WHAT THE TASK ASKS: Every line from the one that includes "class: Mammalia" to the end of the entries should be written out exactly, with the first and last included.

[Collected data entries]
+--
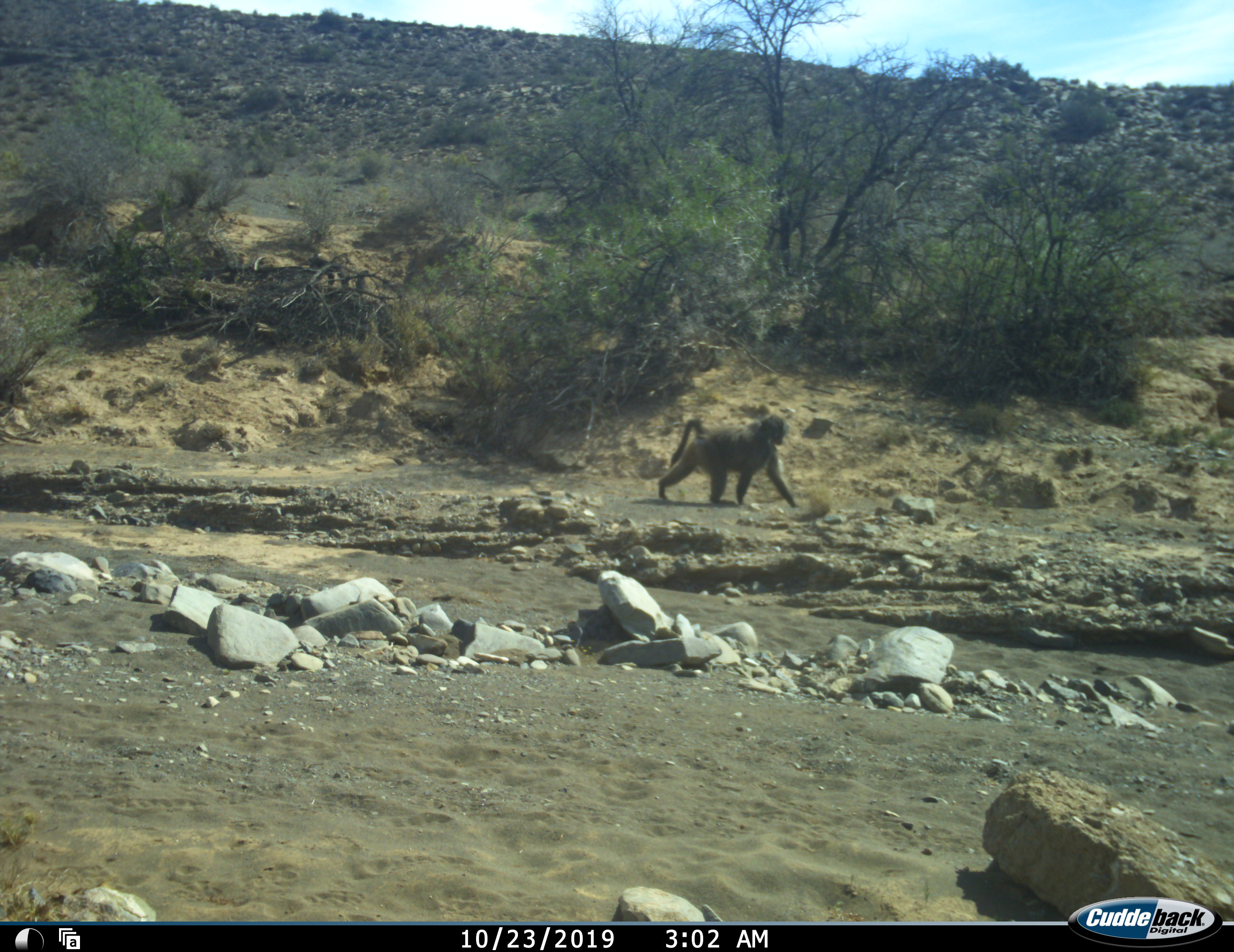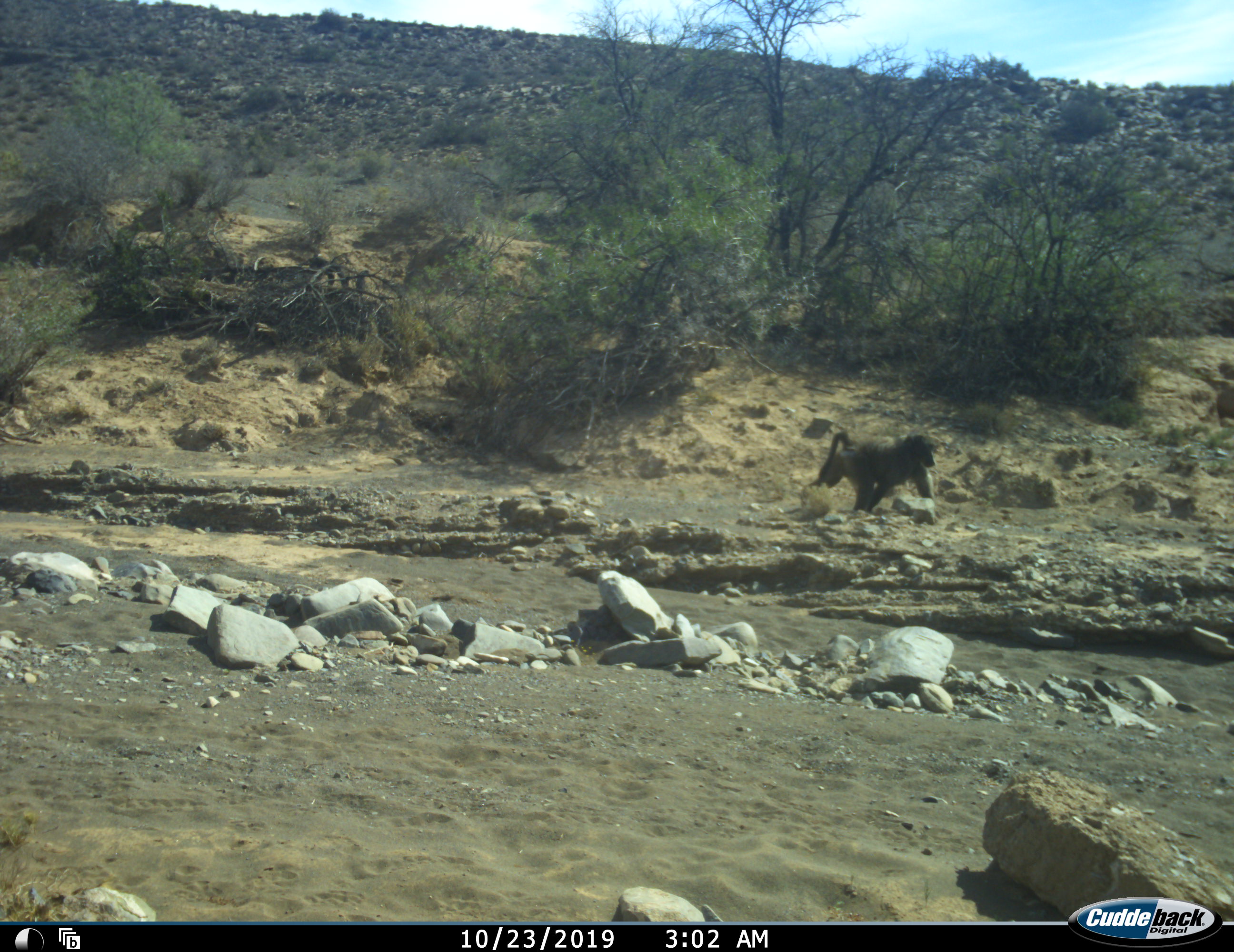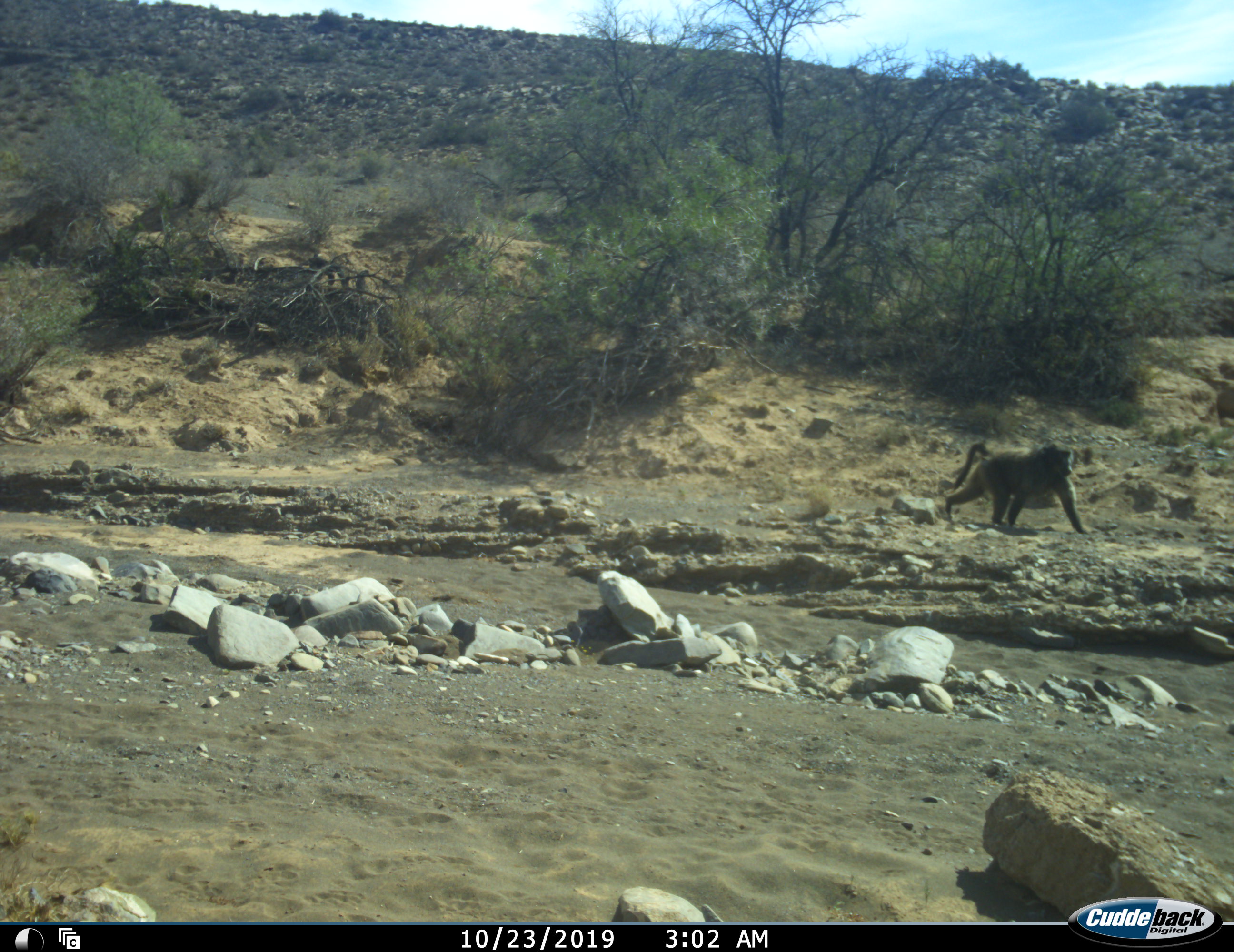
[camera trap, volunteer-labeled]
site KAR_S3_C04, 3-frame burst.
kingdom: Animalia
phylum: Chordata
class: Mammalia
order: Primates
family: Cercopithecidae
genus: Papio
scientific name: Papio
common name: baboon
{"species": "baboon (Papio)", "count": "1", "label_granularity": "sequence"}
+--
ANSWER FOR THE TASK:
class: Mammalia
order: Primates
family: Cercopithecidae
genus: Papio
scientific name: Papio
common name: baboon
{"species": "baboon (Papio)", "count": "1", "label_granularity": "sequence"}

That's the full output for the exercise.